Instructions for the task: Print exactly what appears from the line containing "scientific name: Equus quagga" through the final line of the data below, pictures excluded.

Data listing:
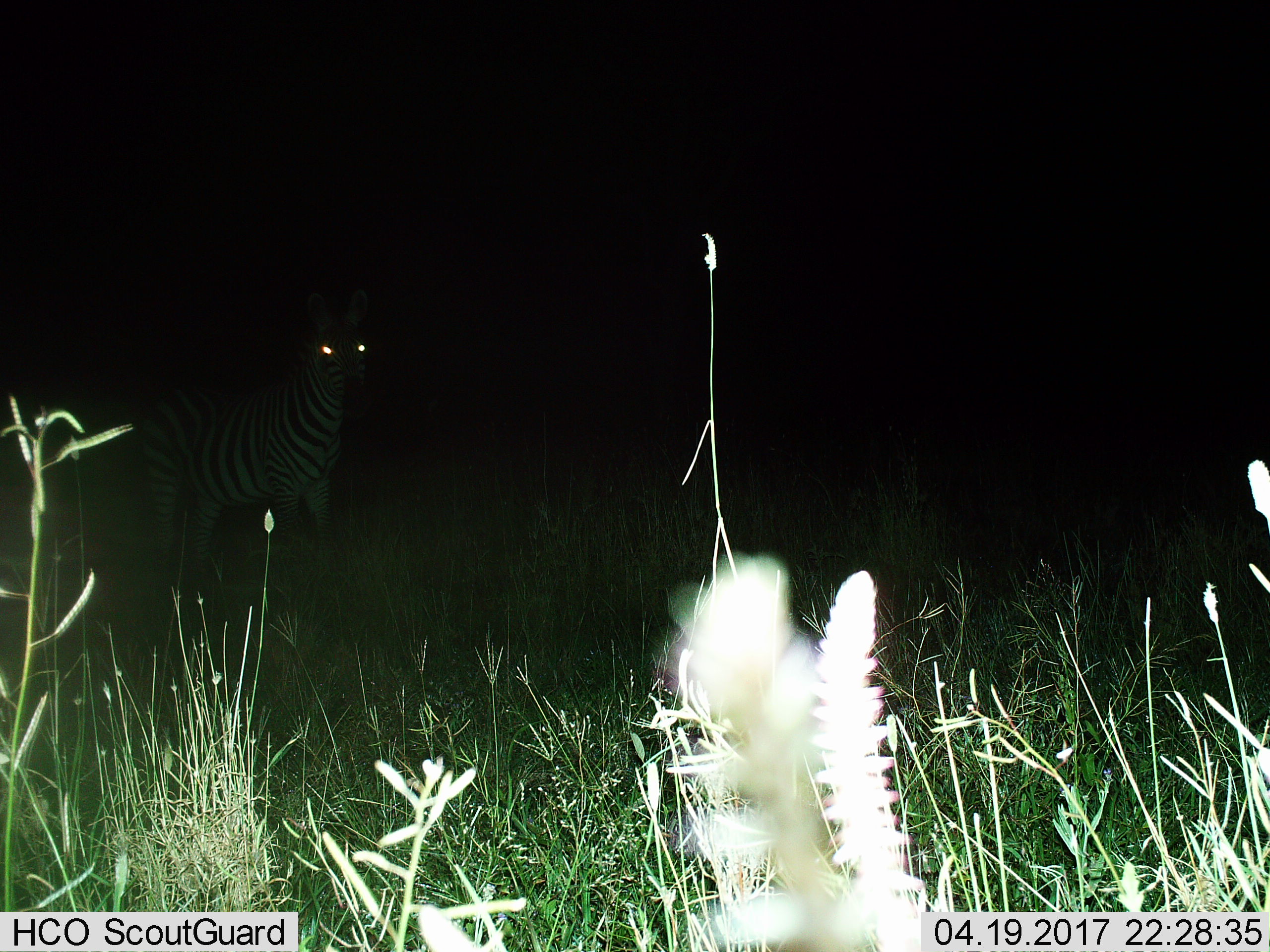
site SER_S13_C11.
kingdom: Animalia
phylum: Chordata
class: Mammalia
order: Perissodactyla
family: Equidae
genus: Equus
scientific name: Equus quagga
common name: plains zebra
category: zebraplains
Zebraplains (plains zebra) (Equus quagga), count 1. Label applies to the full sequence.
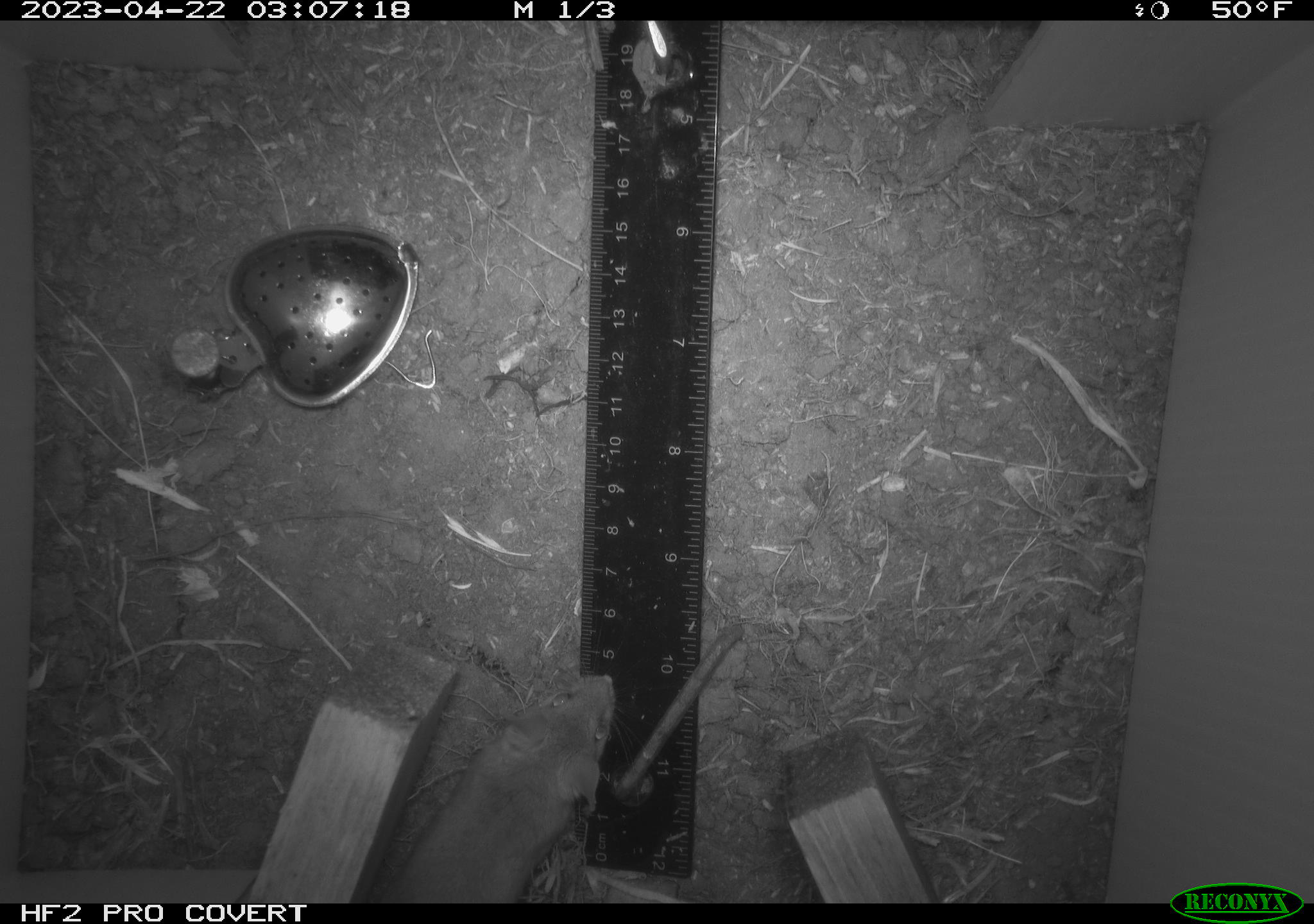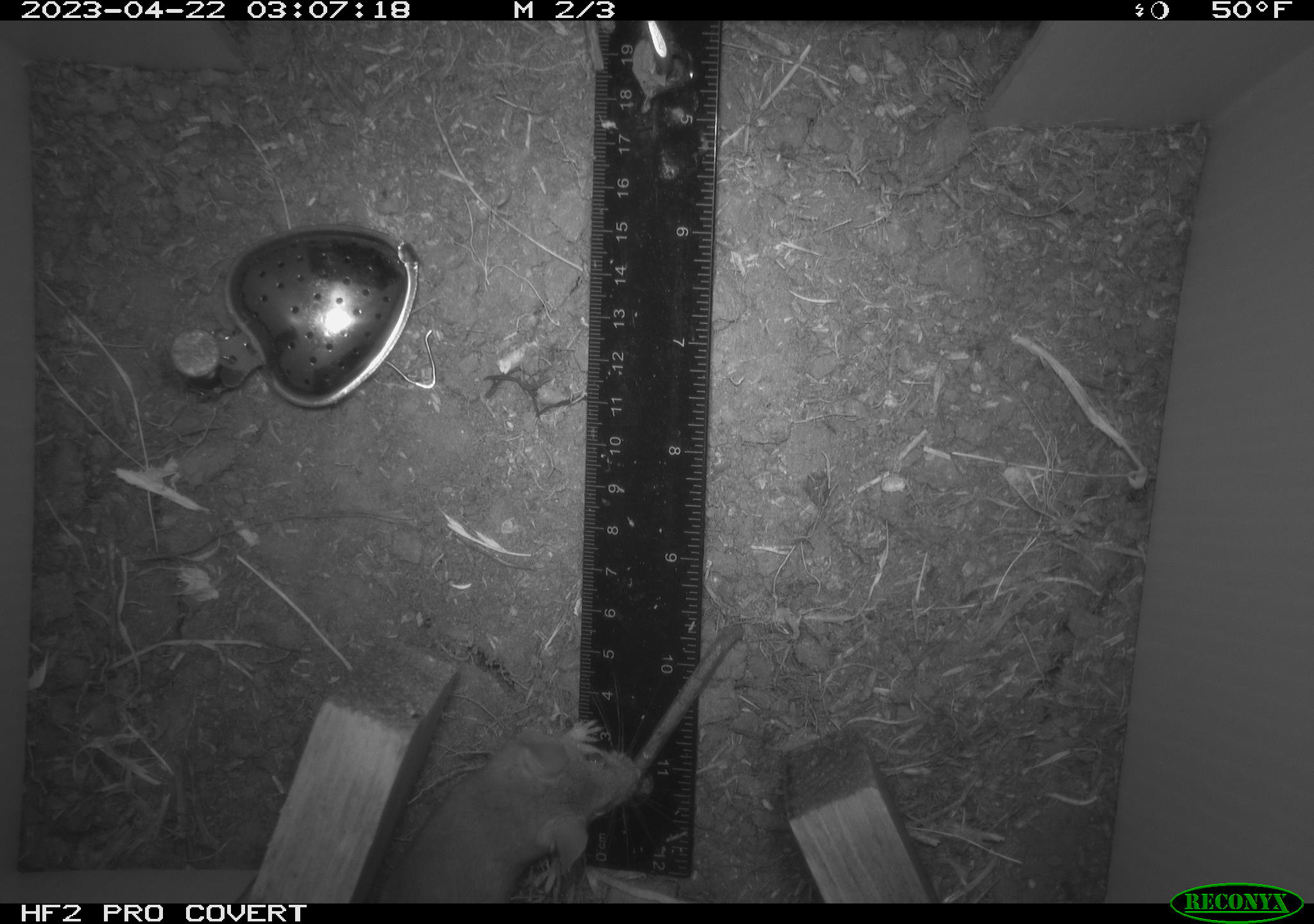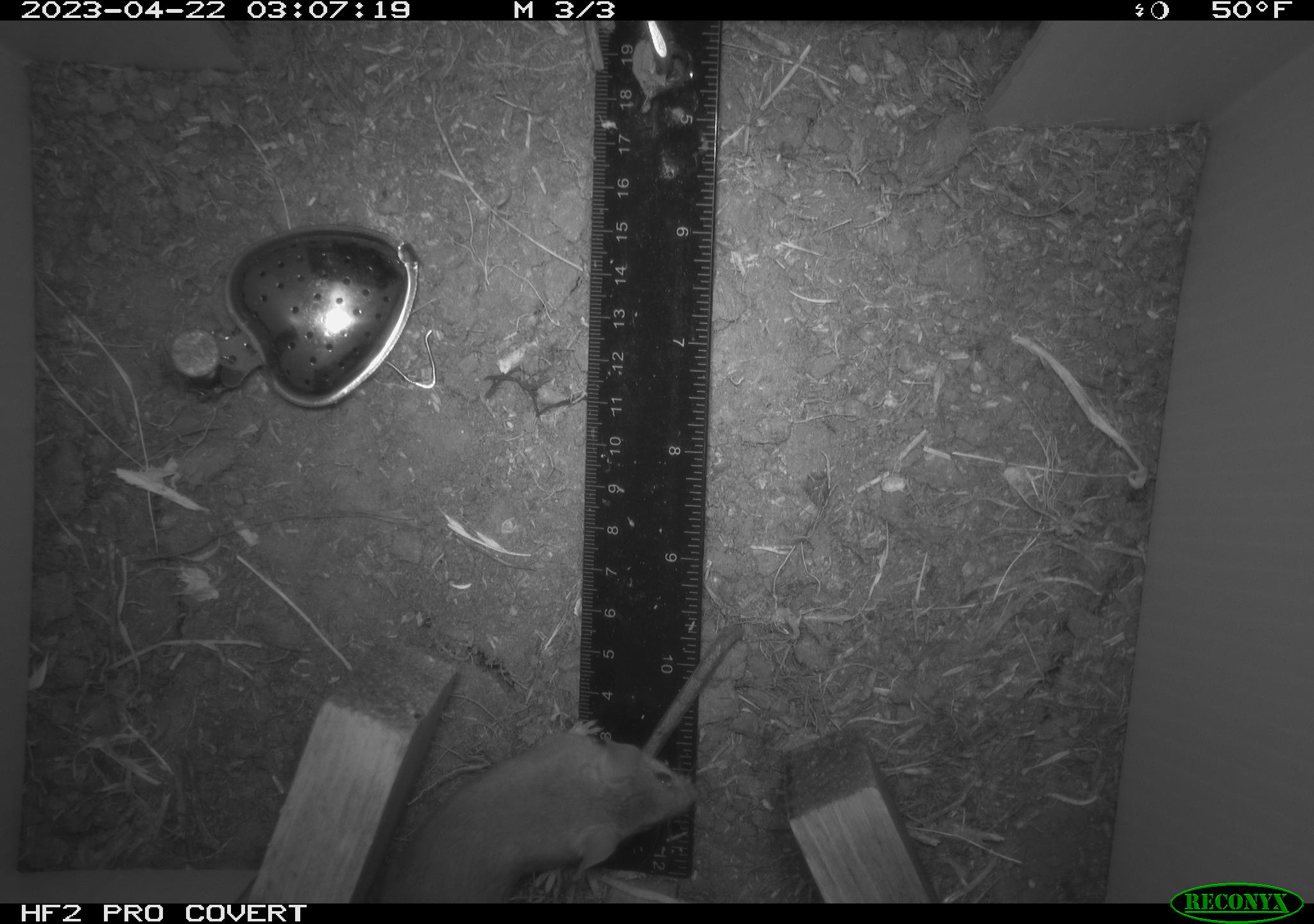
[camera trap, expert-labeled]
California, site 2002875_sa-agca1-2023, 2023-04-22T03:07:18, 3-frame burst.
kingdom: Animalia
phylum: Chordata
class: Mammalia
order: Rodentia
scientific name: Rodentia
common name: mouse species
Mouse species (Rodentia).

Exercise result:
scientific name: Equus quagga
common name: plains zebra
category: zebraplains
Zebraplains (plains zebra) (Equus quagga), count 1. Label applies to the full sequence.
[camera trap, expert-labeled]
California, site 2002875_sa-agca1-2023, 2023-04-22T03:07:18, 3-frame burst.
kingdom: Animalia
phylum: Chordata
class: Mammalia
order: Rodentia
scientific name: Rodentia
common name: mouse species
Mouse species (Rodentia).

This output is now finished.